What you need to do -
a - Check each statement against the passage on saving grace: (i) it names economic collapse as the greatest threat to the human soul; (ii) it cites Berkhof's definition to Systematic Theology, page 71; (iii) it calls Herman Bavinck a Dutch Reformed theologian. For each, answer yes or no and quote the words that decide it.
b - Quote the stretch of the passage on saving grace from "Defining Grace" through "Knowing God, 120).", word for word.

But before we examine the meaning of this expression of God’s grace, we must determine what is meant by the word “saving” or the grace of “salvation.”

The term “salvation” is not here used with reference to self-realization or the experience of being delivered from low self-esteem. We often speak of being “saved” from perilous circumstances, political oppression and tyranny, famine, plague, or the many and varied threats posed by natural catastrophes. But the focus of Scripture is on our deliverance or salvation from the well-warranted judgment of an infinitely holy and righteous God. The greatest threat to the human soul is not economic collapse or militant fundamentalism or psychological anomie. The Scriptures consistently speak of our desperate plight apart from Christ. We are alienated from God (2 Cor. 5:18–21), subject to his righteous wrath (John 3:36; Eph. 2:1–3), and hostile to him (Rom. 3:9–18). We are, in fact, his enemies (Rom. 5:10), and under the curse imposed by divine law (Gal. 3:13–14).

Thus, when we speak of the operation of God’s grace to save, we have in mind what Paul referred to in Ephesians 2:8–9, where he spoke of our having been saved “by grace … through faith” in Jesus Christ. We turn now to the “grace” that “saves.”

Defining Grace

Dutch Reformed theologian Herman Bavinck defined the saving grace of God as “his voluntary, unrestrained, unmerited favor toward guilty sinners, granting them justification and life instead of the penalty of death, which they deserved” (see Bavinck, The Doctrine of God, 208). Louis Berkhof defined it as “the free bestowal of kindness on one who has no claim to it” (Berkhof, Systematic Theology, 71). J.I. Packer put it this way: “The grace of God is love freely shown towards guilty sinners, contrary to their merit and indeed in defiance of their demerit. It is God showing goodness to persons who deserve only severity and who had no reason to expect anything but severity” (see Packer, Knowing God, 120).

Dataset extract -
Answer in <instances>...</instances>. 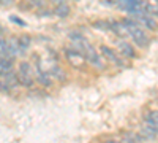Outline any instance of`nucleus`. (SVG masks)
<instances>
[{"mask_svg": "<svg viewBox=\"0 0 158 143\" xmlns=\"http://www.w3.org/2000/svg\"><path fill=\"white\" fill-rule=\"evenodd\" d=\"M18 78H19V84L30 87L35 83V67L30 62H21L18 67Z\"/></svg>", "mask_w": 158, "mask_h": 143, "instance_id": "f257e3e1", "label": "nucleus"}, {"mask_svg": "<svg viewBox=\"0 0 158 143\" xmlns=\"http://www.w3.org/2000/svg\"><path fill=\"white\" fill-rule=\"evenodd\" d=\"M144 5H146L144 0H117L115 2V7L122 11H127L131 18L144 13Z\"/></svg>", "mask_w": 158, "mask_h": 143, "instance_id": "f03ea898", "label": "nucleus"}, {"mask_svg": "<svg viewBox=\"0 0 158 143\" xmlns=\"http://www.w3.org/2000/svg\"><path fill=\"white\" fill-rule=\"evenodd\" d=\"M128 37L139 48H147L149 46V37L139 25H131V27H128Z\"/></svg>", "mask_w": 158, "mask_h": 143, "instance_id": "7ed1b4c3", "label": "nucleus"}, {"mask_svg": "<svg viewBox=\"0 0 158 143\" xmlns=\"http://www.w3.org/2000/svg\"><path fill=\"white\" fill-rule=\"evenodd\" d=\"M84 57H85V62H89L90 65H94V67H97V69H100V70L104 69L103 56H101L90 43H87V46L84 48Z\"/></svg>", "mask_w": 158, "mask_h": 143, "instance_id": "20e7f679", "label": "nucleus"}, {"mask_svg": "<svg viewBox=\"0 0 158 143\" xmlns=\"http://www.w3.org/2000/svg\"><path fill=\"white\" fill-rule=\"evenodd\" d=\"M65 57L68 59L70 65H73V67H76V69L82 67L84 64H85V57H84V54L81 53V51H77L76 48H73V46L65 48Z\"/></svg>", "mask_w": 158, "mask_h": 143, "instance_id": "39448f33", "label": "nucleus"}, {"mask_svg": "<svg viewBox=\"0 0 158 143\" xmlns=\"http://www.w3.org/2000/svg\"><path fill=\"white\" fill-rule=\"evenodd\" d=\"M100 54L106 59L109 64H112V65H123V60H122V56L117 53V49H112L106 45H101L100 46Z\"/></svg>", "mask_w": 158, "mask_h": 143, "instance_id": "423d86ee", "label": "nucleus"}, {"mask_svg": "<svg viewBox=\"0 0 158 143\" xmlns=\"http://www.w3.org/2000/svg\"><path fill=\"white\" fill-rule=\"evenodd\" d=\"M133 19L138 22L139 27H146L147 30H156L158 29V22L155 21V18L146 15V13H139V15L133 16Z\"/></svg>", "mask_w": 158, "mask_h": 143, "instance_id": "0eeeda50", "label": "nucleus"}, {"mask_svg": "<svg viewBox=\"0 0 158 143\" xmlns=\"http://www.w3.org/2000/svg\"><path fill=\"white\" fill-rule=\"evenodd\" d=\"M117 53L120 54L122 57H127V59H133L136 57V53H135V48L131 43L125 42L123 38H120V40L117 42Z\"/></svg>", "mask_w": 158, "mask_h": 143, "instance_id": "6e6552de", "label": "nucleus"}, {"mask_svg": "<svg viewBox=\"0 0 158 143\" xmlns=\"http://www.w3.org/2000/svg\"><path fill=\"white\" fill-rule=\"evenodd\" d=\"M35 80L41 84V86H46V87L52 84V78H51L49 72L43 70L40 65H35Z\"/></svg>", "mask_w": 158, "mask_h": 143, "instance_id": "1a4fd4ad", "label": "nucleus"}, {"mask_svg": "<svg viewBox=\"0 0 158 143\" xmlns=\"http://www.w3.org/2000/svg\"><path fill=\"white\" fill-rule=\"evenodd\" d=\"M109 32L115 34L117 37H120V38L128 37V29H127V25L122 21H109Z\"/></svg>", "mask_w": 158, "mask_h": 143, "instance_id": "9d476101", "label": "nucleus"}, {"mask_svg": "<svg viewBox=\"0 0 158 143\" xmlns=\"http://www.w3.org/2000/svg\"><path fill=\"white\" fill-rule=\"evenodd\" d=\"M144 126H147L150 131L158 135V111H149L144 116Z\"/></svg>", "mask_w": 158, "mask_h": 143, "instance_id": "9b49d317", "label": "nucleus"}, {"mask_svg": "<svg viewBox=\"0 0 158 143\" xmlns=\"http://www.w3.org/2000/svg\"><path fill=\"white\" fill-rule=\"evenodd\" d=\"M18 43H19V56H25L32 48V37L21 35V37H18Z\"/></svg>", "mask_w": 158, "mask_h": 143, "instance_id": "f8f14e48", "label": "nucleus"}, {"mask_svg": "<svg viewBox=\"0 0 158 143\" xmlns=\"http://www.w3.org/2000/svg\"><path fill=\"white\" fill-rule=\"evenodd\" d=\"M8 42V57L15 60L19 56V43H18V37H10L6 38Z\"/></svg>", "mask_w": 158, "mask_h": 143, "instance_id": "ddd939ff", "label": "nucleus"}, {"mask_svg": "<svg viewBox=\"0 0 158 143\" xmlns=\"http://www.w3.org/2000/svg\"><path fill=\"white\" fill-rule=\"evenodd\" d=\"M3 80V83L10 87V89H15V87H18L19 86V78H18V73L15 72V70H11V72H8L6 75H3V76H0Z\"/></svg>", "mask_w": 158, "mask_h": 143, "instance_id": "4468645a", "label": "nucleus"}, {"mask_svg": "<svg viewBox=\"0 0 158 143\" xmlns=\"http://www.w3.org/2000/svg\"><path fill=\"white\" fill-rule=\"evenodd\" d=\"M70 13H71V8L68 3H60V5H56L54 7V11H52V15L60 18V19H65V18H68L70 16Z\"/></svg>", "mask_w": 158, "mask_h": 143, "instance_id": "2eb2a0df", "label": "nucleus"}, {"mask_svg": "<svg viewBox=\"0 0 158 143\" xmlns=\"http://www.w3.org/2000/svg\"><path fill=\"white\" fill-rule=\"evenodd\" d=\"M11 70H15V60L8 57H0V76L6 75Z\"/></svg>", "mask_w": 158, "mask_h": 143, "instance_id": "dca6fc26", "label": "nucleus"}, {"mask_svg": "<svg viewBox=\"0 0 158 143\" xmlns=\"http://www.w3.org/2000/svg\"><path fill=\"white\" fill-rule=\"evenodd\" d=\"M49 75H51V78H56V80H60V81H65V78H67V75H65V72L62 70L60 65H52Z\"/></svg>", "mask_w": 158, "mask_h": 143, "instance_id": "f3484780", "label": "nucleus"}, {"mask_svg": "<svg viewBox=\"0 0 158 143\" xmlns=\"http://www.w3.org/2000/svg\"><path fill=\"white\" fill-rule=\"evenodd\" d=\"M144 13L152 18H158V5H155L153 2H146L144 5Z\"/></svg>", "mask_w": 158, "mask_h": 143, "instance_id": "a211bd4d", "label": "nucleus"}, {"mask_svg": "<svg viewBox=\"0 0 158 143\" xmlns=\"http://www.w3.org/2000/svg\"><path fill=\"white\" fill-rule=\"evenodd\" d=\"M0 57H8V42L2 35H0Z\"/></svg>", "mask_w": 158, "mask_h": 143, "instance_id": "6ab92c4d", "label": "nucleus"}, {"mask_svg": "<svg viewBox=\"0 0 158 143\" xmlns=\"http://www.w3.org/2000/svg\"><path fill=\"white\" fill-rule=\"evenodd\" d=\"M94 25L97 29H103V30L109 32V21H97V22H94Z\"/></svg>", "mask_w": 158, "mask_h": 143, "instance_id": "aec40b11", "label": "nucleus"}, {"mask_svg": "<svg viewBox=\"0 0 158 143\" xmlns=\"http://www.w3.org/2000/svg\"><path fill=\"white\" fill-rule=\"evenodd\" d=\"M27 2L33 7V8H44V5H46V2H44V0H27Z\"/></svg>", "mask_w": 158, "mask_h": 143, "instance_id": "412c9836", "label": "nucleus"}, {"mask_svg": "<svg viewBox=\"0 0 158 143\" xmlns=\"http://www.w3.org/2000/svg\"><path fill=\"white\" fill-rule=\"evenodd\" d=\"M16 3V0H0V7H3V8H10Z\"/></svg>", "mask_w": 158, "mask_h": 143, "instance_id": "4be33fe9", "label": "nucleus"}, {"mask_svg": "<svg viewBox=\"0 0 158 143\" xmlns=\"http://www.w3.org/2000/svg\"><path fill=\"white\" fill-rule=\"evenodd\" d=\"M10 91H11V89H10V87L3 83L2 78H0V92H10Z\"/></svg>", "mask_w": 158, "mask_h": 143, "instance_id": "5701e85b", "label": "nucleus"}, {"mask_svg": "<svg viewBox=\"0 0 158 143\" xmlns=\"http://www.w3.org/2000/svg\"><path fill=\"white\" fill-rule=\"evenodd\" d=\"M49 2L56 7V5H60V3H68V0H49Z\"/></svg>", "mask_w": 158, "mask_h": 143, "instance_id": "b1692460", "label": "nucleus"}, {"mask_svg": "<svg viewBox=\"0 0 158 143\" xmlns=\"http://www.w3.org/2000/svg\"><path fill=\"white\" fill-rule=\"evenodd\" d=\"M13 21H15V22H19V24H22V25H25V22L21 21V19H18V18H13Z\"/></svg>", "mask_w": 158, "mask_h": 143, "instance_id": "393cba45", "label": "nucleus"}, {"mask_svg": "<svg viewBox=\"0 0 158 143\" xmlns=\"http://www.w3.org/2000/svg\"><path fill=\"white\" fill-rule=\"evenodd\" d=\"M152 2H153L155 5H158V0H152Z\"/></svg>", "mask_w": 158, "mask_h": 143, "instance_id": "a878e982", "label": "nucleus"}, {"mask_svg": "<svg viewBox=\"0 0 158 143\" xmlns=\"http://www.w3.org/2000/svg\"><path fill=\"white\" fill-rule=\"evenodd\" d=\"M76 2H77V0H76Z\"/></svg>", "mask_w": 158, "mask_h": 143, "instance_id": "bb28decb", "label": "nucleus"}]
</instances>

Results -
a -
(i) No: "The greatest threat to the human soul is not economic collapse or militant fundamentalism or psychological anomie."
(ii) Yes: "(Berkhof, Systematic Theology, 71)"
(iii) Yes: "Dutch Reformed theologian Herman Bavinck"

b -
Defining Grace

Dutch Reformed theologian Herman Bavinck defined the saving grace of God as “his voluntary, unrestrained, unmerited favor toward guilty sinners, granting them justification and life instead of the penalty of death, which they deserved” (see Bavinck, The Doctrine of God, 208). Louis Berkhof defined it as “the free bestowal of kindness on one who has no claim to it” (Berkhof, Systematic Theology, 71). J.I. Packer put it this way: “The grace of God is love freely shown towards guilty sinners, contrary to their merit and indeed in defiance of their demerit. It is God showing goodness to persons who deserve only severity and who had no reason to expect anything but severity” (see Packer, Knowing God, 120).